### Reading text:
■ ■ ■

2023 USFL Championship
- Venue: Tom Benson Hall of Fame Stadium, Canton, Ohio
- Champions: Birmingham Stallions
- Runners-up: Pittsburgh Maulers
- Finals MVP: Deon Cain

Seasons
- ← 20222024 →

= 2023 USFL season =

Second season of the USFL (2022)

The 2023 USFL season was the second season of the United States Football League. The regular season started on April 15 and ended on June 18. The postseason began on June 24 and ended with the 2023 USFL Championship Game on July 1. The league expanded the locations their teams play to four total stadiums, adding Ford Field in Detroit, Michigan, and Simmons Bank Liberty Stadium in Memphis, Tennessee.

With the league beginning its second season on April 15, the USFL became the first American spring league since the World League of American Football to complete its first season and return for a second. This ended up being the USFL's last season before it merged with the XFL to form the United Football League.

==Offseason==
During the 2022 season, many were concerned about the hub model and attendance figures in Birmingham for non-Stallions games. While the league started strong with 17,500 fans in attendance for the first game, featuring the local Stallions vs New Jersey Generals, they did not release figures for the other 39 regular-season games, which appeared to be played in a mostly-empty stadium. The poor attendance and the league's inability to connect with fans in most of their city-named teams' markets was believed to hurt league image and credibility amongst casual and mainstream football fans.

On June 27, 2022, Fox Sports confirmed to Sports Business Journal that the USFL would return for another season in 2023, after a "profitable" first season, with an estimated annual revenue of $7.5 million. There would be no team expansion, and the league would continue to use a hub model. Both Fox and NBC were happy with the first season play quality, joint production and the viewership number, while acknowledge the sparse in-person attendance. The USFL promised to play 2023 season in two to four cities, and the USFL parent company, Fox, hired investment bank Allen & Company to find minority investors to help fund the league's expansion into local markets.

After the conclusion of the 2022 USFL co-founder, Brian Woods, has resigned from his role as the league CEO "for family reasons". It would later be revealed that he was launching a spring football league for high school players.

After the season the league saw ten of its coaches join XFL teams, while some players chose to leave the USFL and join the rival league, including All-USFL and Championship Game Most Valuable Player Victor Bolden and quarterback Luis Perez, who went on to become the XFL Championship Game MVP. Nevertheless, 180 players from the 2022 season were invited to NFL tryouts, while 69 players signed with NFL teams and 13 players finished the 2022 NFL season on active 53-man NFL rosters. 2022 season MVP KaVontae Turpin, who signed with Dallas Cowboys, finished the 2022 NFL season as a Pro Bowler. Another Dallas signee, former Birmingham Stallions place kicker Brandon Aubrey, set NFL records in 2023 for most consecutive field goals made to start a career and highest field goal percentage by a rookie in a single season.

==Locations==

The league stated its intention to expand the locations in which teams play, from one (Birmingham, Alabama) in the previous season to two or four. In November 2022, the league announced an agreement with Birmingham to continue hosting two of the league's eight teams, the Stallions and the Breakers, at Protective Stadium.

■ ■ ■

### Questions on the material:
1. According to the passage on the 2023 USFL season, on what date was the 2023 USFL Championship Game played?
2. Reproduce a portion of the passage on the 2023 USFL season word for word. Begin at the words "After the season" and stop after the words "a single season.".

### Data excerpt:
■ ■ ■

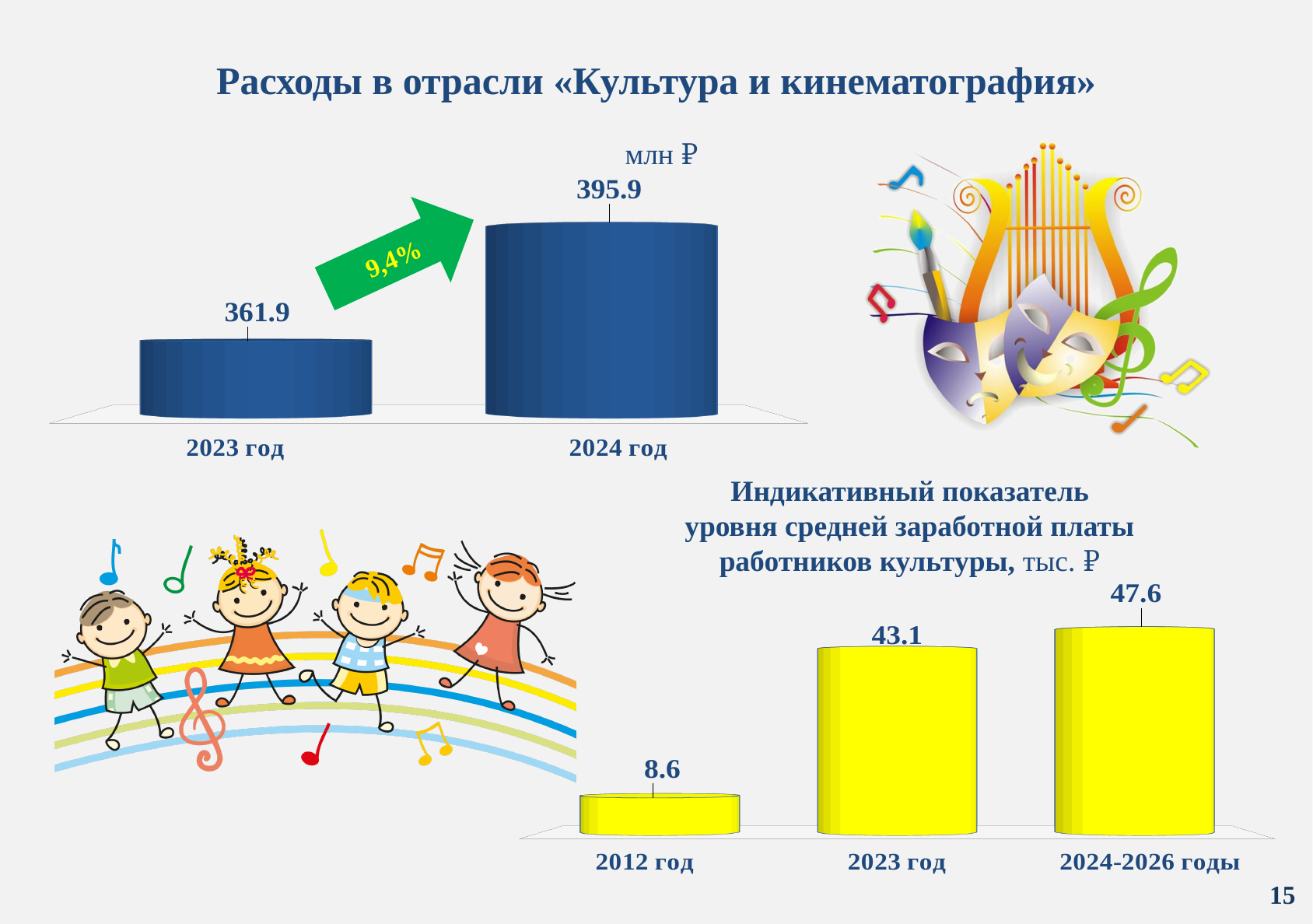
In the bottom-right chart of average salary of culture workers, which period has the lowest value? 2012 год In the top-left chart of expenses in the 'Культура и кинематография' sector, what is the value for 2023 год? 361.9 In the top-left expenses chart, by how much does the 2024 год value exceed the 2023 год value? 34.0 In the bottom-right chart of average salary of culture workers, which period has the highest value? 2024-2026 годы In the bottom-right chart 'Индикативный показатель уровня средней заработной платы работников культуры', what is the value for 2012 год? 8.6 In the bottom-right chart of average salary of culture workers, what is the value for 2023 год? 43.1 In the bottom-right chart of average salary of culture workers, what is the value for 2024-2026 годы? 47.6 In the top-left expenses chart, what percentage growth is shown on the green arrow? 9,4% In the top-left expenses chart, what unit is indicated for the values? млн ₽ In the bottom-right chart of average salary of culture workers, how many categories are shown on the x axis? 3 In the top-left chart of expenses in the 'Культура и кинематография' sector, what is the value for 2024 год? 395.9 In the top-left expenses chart, which year has the higher value, 2023 год or 2024 год? 2024 год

■ ■ ■

### Written responses:
1. July 1

2.
After the season the league saw ten of its coaches join XFL teams, while some players chose to leave the USFL and join the rival league, including All-USFL and Championship Game Most Valuable Player Victor Bolden and quarterback Luis Perez, who went on to become the XFL Championship Game MVP. Nevertheless, 180 players from the 2022 season were invited to NFL tryouts, while 69 players signed with NFL teams and 13 players finished the 2022 NFL season on active 53-man NFL rosters. 2022 season MVP KaVontae Turpin, who signed with Dallas Cowboys, finished the 2022 NFL season as a Pro Bowler. Another Dallas signee, former Birmingham Stallions place kicker Brandon Aubrey, set NFL records in 2023 for most consecutive field goals made to start a career and highest field goal percentage by a rookie in a single season.